1st Bank Yuma, a subsidiary of Western Arizona Bancorp, has carved itself a name in business banking in southern Arizona with its robust commercial and agricultural deposits and lending portfolio, Michaels said. The acquisition aims to combine the bank’s portfolio with OneAZ’s consumer deposits and lending operations to transform OneAZ into the largest commercial lender in Arizona, he added.
“It’s a game changer for us and will allow us to drive prosperity for more Arizonans,” Michaels said.
Financial terms of the deal were not disclosed, but the two organizations are expected to be fully integrated in 2026.
Following the transaction, 1st Bank Yuma CEO Wayne Gale will serve as an executive consultant since his “wisdom about these new markets for OneAZ will be invaluable as we strategically grow to serve more Arizonans,” Michaels said.

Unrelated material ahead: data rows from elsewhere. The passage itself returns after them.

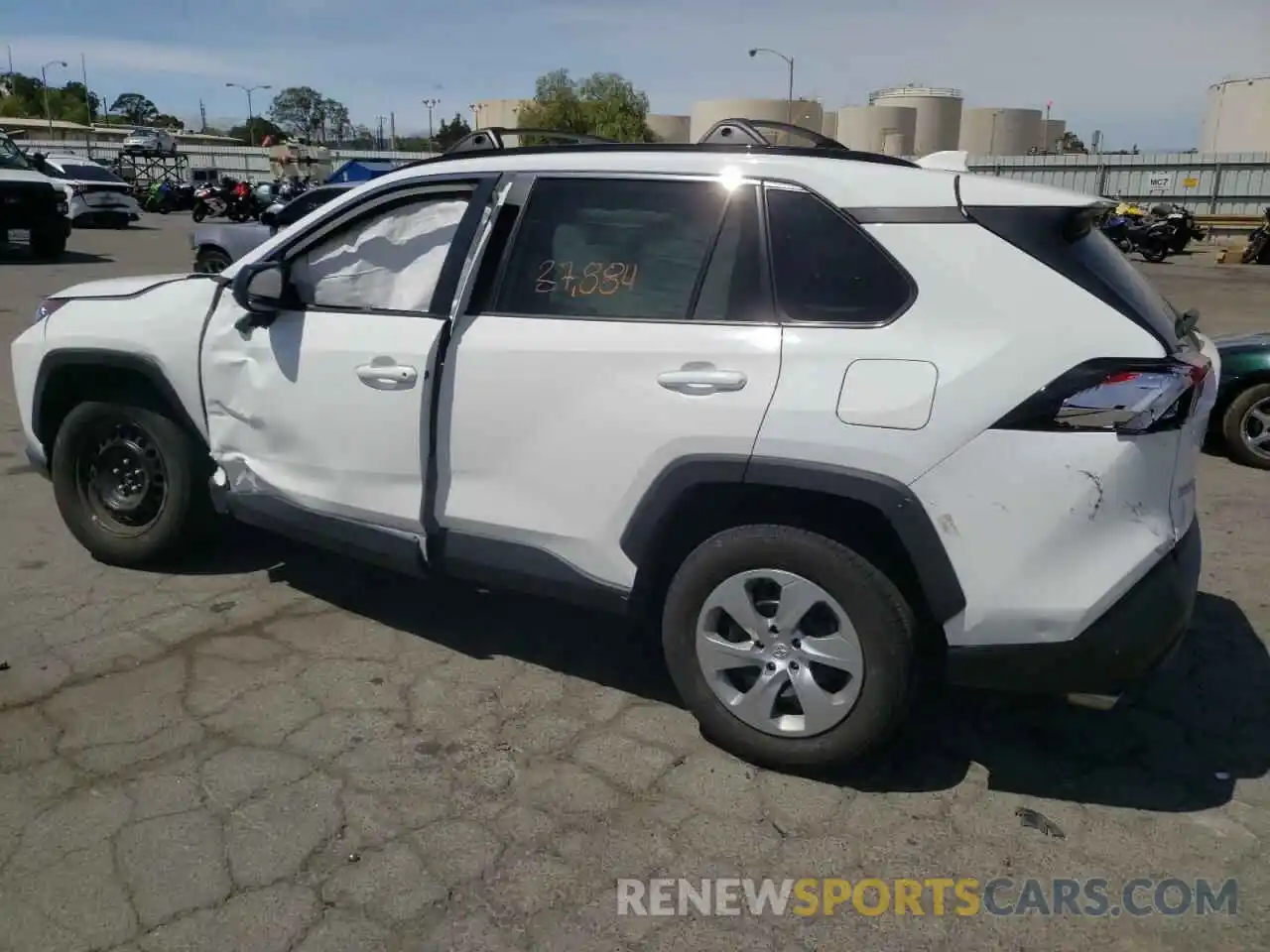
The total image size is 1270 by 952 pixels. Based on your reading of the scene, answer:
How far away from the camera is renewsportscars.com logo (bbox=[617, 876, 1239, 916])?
8.59ft

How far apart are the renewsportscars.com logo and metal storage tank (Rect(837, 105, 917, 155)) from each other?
82.5 metres

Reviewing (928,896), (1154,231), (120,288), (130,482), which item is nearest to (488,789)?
(928,896)

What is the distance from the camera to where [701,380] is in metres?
3.03

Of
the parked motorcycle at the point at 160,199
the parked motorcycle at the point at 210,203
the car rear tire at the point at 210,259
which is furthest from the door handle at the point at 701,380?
the parked motorcycle at the point at 160,199

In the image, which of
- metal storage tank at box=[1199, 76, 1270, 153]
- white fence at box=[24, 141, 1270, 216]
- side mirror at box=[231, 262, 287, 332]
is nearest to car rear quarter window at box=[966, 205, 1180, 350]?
side mirror at box=[231, 262, 287, 332]

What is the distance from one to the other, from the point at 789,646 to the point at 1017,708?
1.06m

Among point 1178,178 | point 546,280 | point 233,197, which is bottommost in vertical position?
point 546,280

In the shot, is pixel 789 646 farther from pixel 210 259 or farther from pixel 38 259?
pixel 38 259

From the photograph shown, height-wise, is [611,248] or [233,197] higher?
[233,197]

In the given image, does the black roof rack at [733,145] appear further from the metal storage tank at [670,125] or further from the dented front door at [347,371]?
the metal storage tank at [670,125]

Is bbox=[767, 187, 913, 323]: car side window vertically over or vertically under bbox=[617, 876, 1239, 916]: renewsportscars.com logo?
over

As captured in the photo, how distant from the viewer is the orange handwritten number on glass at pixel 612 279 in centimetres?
330

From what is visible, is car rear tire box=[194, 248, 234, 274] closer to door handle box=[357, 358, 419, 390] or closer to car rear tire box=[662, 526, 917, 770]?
door handle box=[357, 358, 419, 390]

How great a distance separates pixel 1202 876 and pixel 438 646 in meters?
2.57
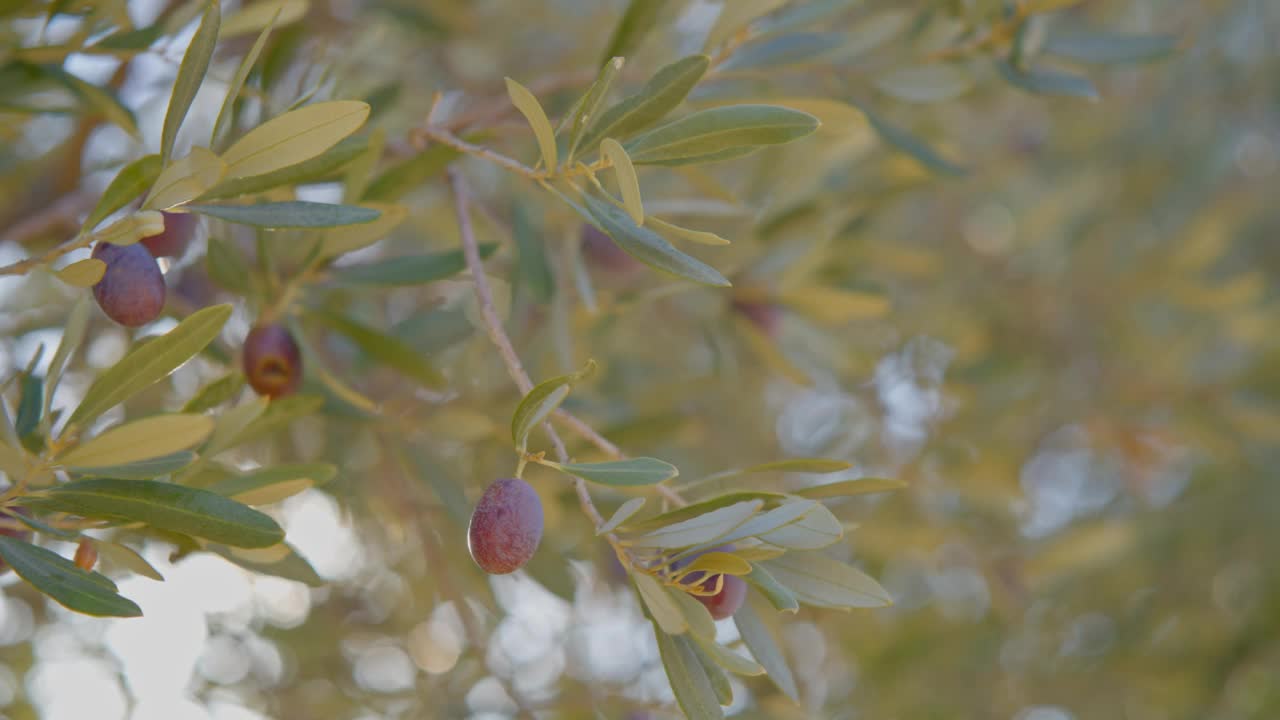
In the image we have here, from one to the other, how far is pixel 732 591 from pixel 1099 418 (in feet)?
7.16

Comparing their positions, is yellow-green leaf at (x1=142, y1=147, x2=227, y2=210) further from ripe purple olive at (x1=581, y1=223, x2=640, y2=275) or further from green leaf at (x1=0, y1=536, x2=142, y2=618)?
ripe purple olive at (x1=581, y1=223, x2=640, y2=275)

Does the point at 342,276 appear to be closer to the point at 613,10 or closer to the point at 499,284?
the point at 499,284

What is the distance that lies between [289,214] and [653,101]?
0.31 m

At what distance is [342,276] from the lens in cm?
123

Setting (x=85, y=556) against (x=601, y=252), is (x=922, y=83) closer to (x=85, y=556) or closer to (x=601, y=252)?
Answer: (x=601, y=252)

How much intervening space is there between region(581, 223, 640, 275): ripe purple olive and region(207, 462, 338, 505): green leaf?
766 mm

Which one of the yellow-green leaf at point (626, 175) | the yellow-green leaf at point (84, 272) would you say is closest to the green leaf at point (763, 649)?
the yellow-green leaf at point (626, 175)

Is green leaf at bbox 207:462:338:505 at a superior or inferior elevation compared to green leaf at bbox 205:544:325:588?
superior

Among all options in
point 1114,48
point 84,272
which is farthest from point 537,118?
point 1114,48

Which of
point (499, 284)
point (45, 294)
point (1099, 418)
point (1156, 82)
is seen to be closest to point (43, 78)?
point (45, 294)

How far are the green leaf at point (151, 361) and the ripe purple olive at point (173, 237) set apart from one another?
0.26 m

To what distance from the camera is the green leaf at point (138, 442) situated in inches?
35.1

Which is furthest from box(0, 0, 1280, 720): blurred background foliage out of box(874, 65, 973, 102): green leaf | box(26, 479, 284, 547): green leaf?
box(26, 479, 284, 547): green leaf

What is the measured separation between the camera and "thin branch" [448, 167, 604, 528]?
2.89ft
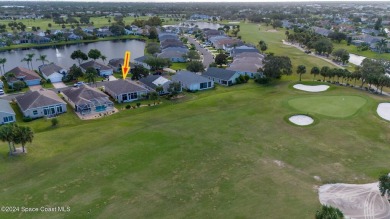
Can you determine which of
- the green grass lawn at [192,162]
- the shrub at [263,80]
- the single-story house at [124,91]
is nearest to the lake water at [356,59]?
the shrub at [263,80]

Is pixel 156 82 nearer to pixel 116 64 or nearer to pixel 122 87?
pixel 122 87

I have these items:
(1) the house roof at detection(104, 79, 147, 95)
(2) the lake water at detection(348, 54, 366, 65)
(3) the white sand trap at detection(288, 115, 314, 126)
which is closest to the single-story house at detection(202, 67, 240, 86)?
(1) the house roof at detection(104, 79, 147, 95)

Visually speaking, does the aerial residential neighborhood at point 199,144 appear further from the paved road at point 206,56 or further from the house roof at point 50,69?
the paved road at point 206,56

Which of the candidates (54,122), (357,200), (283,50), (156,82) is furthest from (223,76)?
(283,50)

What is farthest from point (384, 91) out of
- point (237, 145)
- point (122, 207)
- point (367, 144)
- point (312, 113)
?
point (122, 207)

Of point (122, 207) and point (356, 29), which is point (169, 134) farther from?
point (356, 29)

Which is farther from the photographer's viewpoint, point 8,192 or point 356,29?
point 356,29
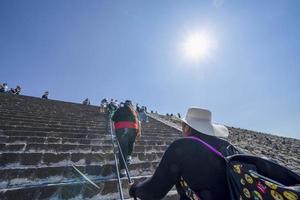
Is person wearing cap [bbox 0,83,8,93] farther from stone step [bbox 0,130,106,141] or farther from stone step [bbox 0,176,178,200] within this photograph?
stone step [bbox 0,176,178,200]

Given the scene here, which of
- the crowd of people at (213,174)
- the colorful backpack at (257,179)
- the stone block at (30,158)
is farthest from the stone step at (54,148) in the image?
the colorful backpack at (257,179)

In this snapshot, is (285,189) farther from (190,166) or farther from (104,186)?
(104,186)

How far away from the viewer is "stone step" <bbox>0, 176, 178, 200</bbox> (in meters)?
3.17

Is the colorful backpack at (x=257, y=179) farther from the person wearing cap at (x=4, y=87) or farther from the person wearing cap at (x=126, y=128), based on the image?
the person wearing cap at (x=4, y=87)

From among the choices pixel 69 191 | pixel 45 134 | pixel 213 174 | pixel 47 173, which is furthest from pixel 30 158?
pixel 213 174

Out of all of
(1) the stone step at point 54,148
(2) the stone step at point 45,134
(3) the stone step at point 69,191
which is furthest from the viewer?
(2) the stone step at point 45,134

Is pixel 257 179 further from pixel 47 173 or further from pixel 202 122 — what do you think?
pixel 47 173

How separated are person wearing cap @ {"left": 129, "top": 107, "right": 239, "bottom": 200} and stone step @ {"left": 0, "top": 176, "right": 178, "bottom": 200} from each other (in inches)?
76.6

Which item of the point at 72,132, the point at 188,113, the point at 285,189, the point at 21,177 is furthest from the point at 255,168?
the point at 72,132

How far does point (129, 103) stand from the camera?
547 cm

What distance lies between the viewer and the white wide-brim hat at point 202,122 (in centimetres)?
213

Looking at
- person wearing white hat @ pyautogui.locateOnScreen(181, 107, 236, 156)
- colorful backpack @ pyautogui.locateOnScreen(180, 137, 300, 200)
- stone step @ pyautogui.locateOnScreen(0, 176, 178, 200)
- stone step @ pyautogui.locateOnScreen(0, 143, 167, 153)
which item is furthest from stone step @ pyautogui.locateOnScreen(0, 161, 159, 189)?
colorful backpack @ pyautogui.locateOnScreen(180, 137, 300, 200)

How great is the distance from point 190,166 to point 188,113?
668 mm

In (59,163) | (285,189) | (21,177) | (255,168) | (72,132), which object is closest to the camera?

“We believe that this partnership is a good fit not only for our customers but also for our dedicated employees and the communities we proudly serve,” Gale said in a statement.
OneAZ doesn’t plan to close any branches because of the acquisition, Michaels said, adding that employees at both the bank and credit union can expect future growth opportunities.
Michaels stressed the importance of digital capabilities and fintech integration, driving banks and credit unions to seek mergers and acquisitions to stay competitive.
“Rising costs related to compliance, cybersecurity and operations have pushed many financial institutions to want to consolidate as a way to achieve economies of scale,” Michaels said. “By merging or through acquisition, banks and credit unions can … streamline operations and boost profitability in a challenging market, which provides additional resources for more innovative technology as well as community involvement.”
However, higher interest rates, regulatory scrutiny, changing consumer expectations, recession concerns, inflation and global instability have affected M&A activity, leading to a more selective and strategic focus on long-term alignment and stability, Michaels said.
“Regulators are focusing more on risk management governance, leading to heightened scrutiny of any potential deals,” Michaels said. “This has slowed the pace of M&A deals, especially for smaller institutions.”
If M&A has slowed, observers – at least at the intersection of credit unions and banks – might not be able to tell.
The 17 announced whole-bank purchases by credit unions this year come in addition to three partial-bank deals. The transactions, though, irk trade groups like the Independent Community Bankers of America, which argues that credit unions’ tax-exempt status allows them to offer higher purchase prices than banks.
The board of directors of OneAZ and 1st Bank Yuma approved the transaction Tuesday after extensive due diligence and collaboration with both teams to ensure the partnership would benefit both, Michaels said.